Reescreva o trecho começando em "Estas análises, sinceramente..." e terminando em "toda a gente.", trocando "geração" por "época".

◆ Trecho selecionado ◆
──────

Estas análises, sinceramente... Não há dúvida que as cabeças ficam fechadas no "seu tempo" e são incapazes de olhar as coisas novamente tempos depois.

Já o parvalhão do Joaquim Letria fala da geração rasca: ele, que fundou jornais estúpidos e enriqueceu a vender merda em papel.

A estupidez actual é da responsabilidade da vossa geração, que cedo trocou valores por pedantice e dinheiro e começou a impingir porcaria a toda a gente.

Tenho dito.

Anónimo disse...

Está-vos a dar com força... Eu tb já não tenho muita vontade de sair à noite nem de me embebedar mas daí a achar que no meu tempo é que era...

E essa obsessão com o sexo dos outros? deviam apagar estes posts, os 3, é tudo tão evidenciador, apenas, das vossas fragilidades...
Viva o Bairro Alto!

Anónimo disse...

Não tão vãos assim, que diabo.

Anónimo disse...

Ora que saudosismo doentio. Os que iam ao Frágil naquele tempo, hoje fazem outras coisas, vão a outros sitios, então? E depois existe muito da tua intimidade neste post, não vale a pena. É uma exposição gratiuta. Escreve um livro, faz como o Grass, exorcisa amigo. Tens potencialidade para a ficção!!!! literária. Mas, aqui, parece-me que não! É a minha opinião, sincera. Daqui a vinte anos dirás que os tempos de hoje não têm graça nenhuma?? Vai a Taizé! Santiago! Estás a precisar de um mergulho no Jordão. Sei lá. Deixa os miudos de copos de plástico na mão. Já viste que é assim em todo o mundo Ocidental, em qualquer cidade, nos seus Bairros Altos? Existem pequenas maravilhas na gente jovem não são só cervejas. E para eles, hoje, o Bairro Alto é o máximo, como é natural. O natural é que para ti já não o seja, porque de facto o tempo do Bairro Alto, tem o seu tempo, verdadeiramente. Depois vai-se lá, esporadicamente, jantar e prontos. (tenho pena de não ter itálicos, agora, no prontos, dava jeito) Existe em ti uma frustação, prematura, do tempo que passou, c'os diabos, ainda és jovem. Até lá.

João Villalobos disse...

Que raça. Vamos é juntar-nos os três e criar um blogue adicional de memórias não censuradas, eh, eh. Ia ser lindo ;)

Anónimo disse...

"No meu tempo é que era bom". As minhas desculpas mas trata-se de um exercício de nostalgia ridículo. O "bairro" pertence-vos tanto como às putas dos anos 40 ou aos marialvas do Séc XVIII. Quem não gosta não vai. E toda essa gente pode encontrá-la certemente na "Bica", esse lugar "chiquíssimo" cheio de gente "gira", e no Lux, lugar "in" cheio de gente "beautifull" e onde se sorve Moet em flutes de cristal, em contraste com as "hordas literalmente bárbaras" com a "mania de estar a beber, ou melhor, a exibir um copo de plástico na rua."

──────

◆ Dados fornecidos ◆
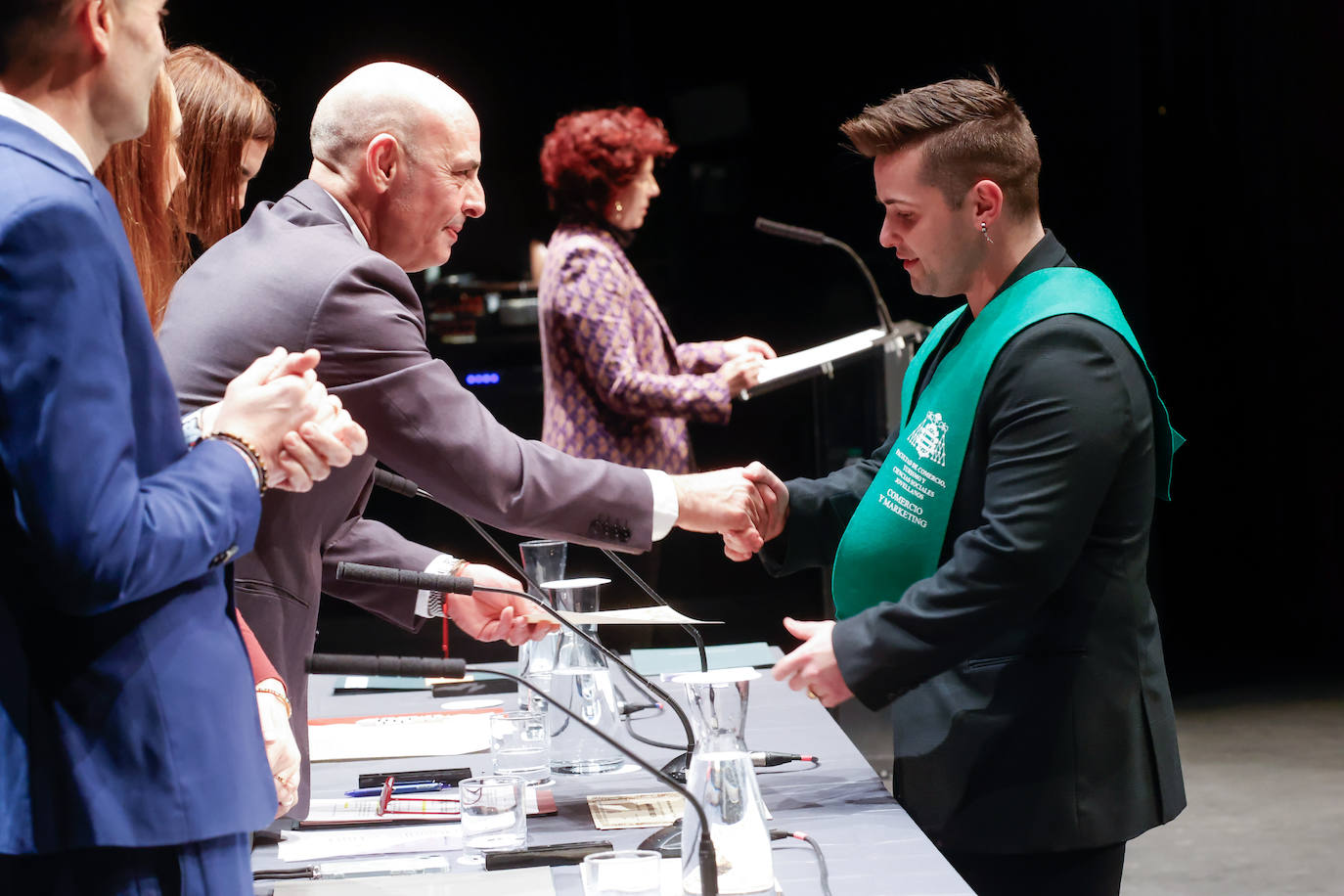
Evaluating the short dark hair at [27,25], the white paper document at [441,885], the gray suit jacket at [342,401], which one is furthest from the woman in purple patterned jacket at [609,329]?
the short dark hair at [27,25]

──────

◆ Resposta da tarefa ◆
Estas análises, sinceramente... Não há dúvida que as cabeças ficam fechadas no "seu tempo" e são incapazes de olhar as coisas novamente tempos depois.

Já o parvalhão do Joaquim Letria fala da época rasca: ele, que fundou jornais estúpidos e enriqueceu a vender merda em papel.

A estupidez actual é da responsabilidade da vossa época, que cedo trocou valores por pedantice e dinheiro e começou a impingir porcaria a toda a gente.